:: Textauszug ::
§ §

# SPS ansteuern über Linux PC/Server/Raspberry



## Hölligma (28 November 2021)

Hallo,

ich bin praktisch unerfahren in SPS, hatten das nur an der FH in Verbindung mit Prozessleittechnik in der Theorie mit Simantec und S7 (glaube ich, schon ein paar Jahre her)

Ich will jetzt für ein privates Projekt etwas bauen und steuern, unter anderem Magnet Ventile und Temperatur Anzeige, möglichst kostengünstig. Am liebsten wäre es mir, die Ventile an eine SPS wie eine LOGO8! Anzuschließen und mit der Hilfe von einem Raspberry Pi und Python zu steuern. Jetzt recherchiere ich hier seit einigen Stunden und komme aber auf keinen grünen Zweig. Eine S7 wäre mir glaube ich zu teuer und kompliziert.

Es soll quasi ein Web Interface mittels HTML/PHP/Python selbst erstellt werden, auf welchen Prozess-Daten angezeigt und die Ventile bzw. Geräte live oder im Automatik-Betrieb gesteuert werden können. Die Regelung / Steuerung selbst, wird dann in Python implementiert. Kommunikation alles über normales LAN und TCP/IP.

So etwas Ähnliches habe ich mal mit dem Raspi und dessen GPIO gemacht, allerdings muss man sich dann über Relais und eine externe Stromversorgung Gedanken machen, weil mehr als 5V sind da nicht drinnen. Dann braucht man Treiber und Steckboards usw. und dann wird das sehr unübersichtlich oder auch unprofessionell.

Was ich vorhin auch entdeckt habe, war der Revolution Pi, bin mir allerdings noch nicht sicher, ob sich das Projekt damit softwaretechnisch nach meinen Vorstellungen umsetzten lässt. Ich denke, Echtzeitverhalten wäre nice to have, ist aber kein notwendiges Kriterium, alles was im Bereich von 100 - 500 ms geschaltet oder angezeigt wird, ist absolut ausreichend.

Ist das so zu machen wie ich es mir vorstelle?

Würde mich über Hilfe sehr freuen, danke!


----------



## thomass5 (28 November 2021)

Schau doch mal bei codesys für die Himbeere vorbei... Als E/A kannst du dann unter vielen industrietauglichen Komponenten mit wählen...


----------



## GLT (29 November 2021)

Modbus, Koppler, DI und DO Klemmen und dazu IO-Broker, Node-Red
Sep. SPS wird dann nicht benötigt.


----------



## Gerhard Bäurle (29 November 2021)

§ §

:: Auszug Datensatz ::
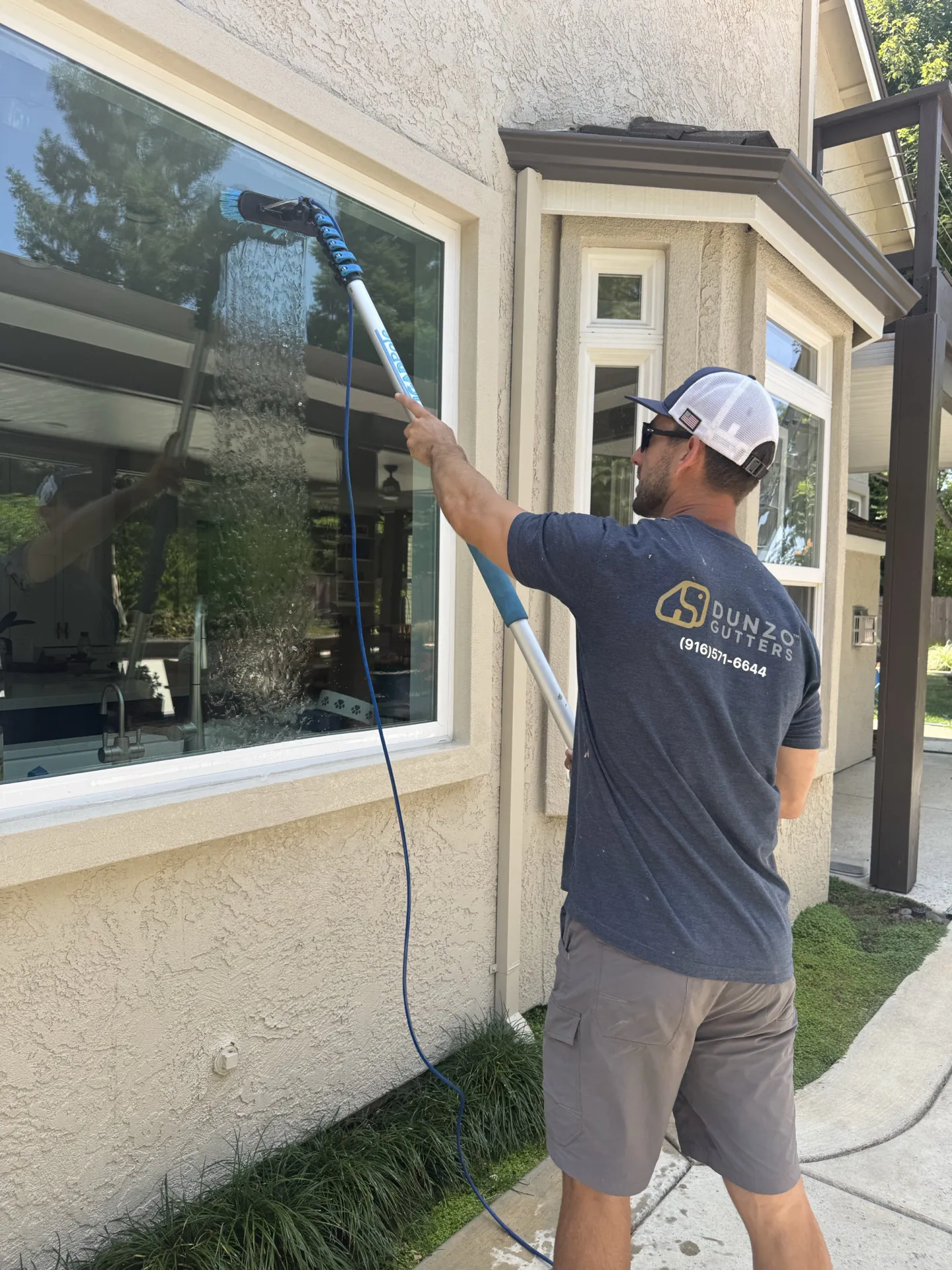 A Dunzo Gutters technician washing a window with an extension pole brush, water streaming down the glass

§ §

:: Gestellte Aufgabe ::
Fasse den Thread zur SPS-Ansteuerung über einen Raspberry Pi in zwei Sätzen zusammen.

:: Erledigte Aufgabe ::
Hölligma möchte für ein privates Projekt Magnetventile und eine Temperaturanzeige möglichst kostengünstig steuern, am liebsten über eine SPS wie eine LOGO8 zusammen mit einem Raspberry Pi, Python und einem selbst erstellten Web-Interface, wobei Schaltzeiten von 100 bis 500 ms ausreichen. In den Antworten wird Codesys für den Raspberry Pi mit industrietauglichen E/A-Komponenten vorgeschlagen, außerdem eine Lösung aus Modbus, Koppler, DI- und DO-Klemmen mit IO-Broker und Node-Red, bei der keine separate SPS benötigt wird.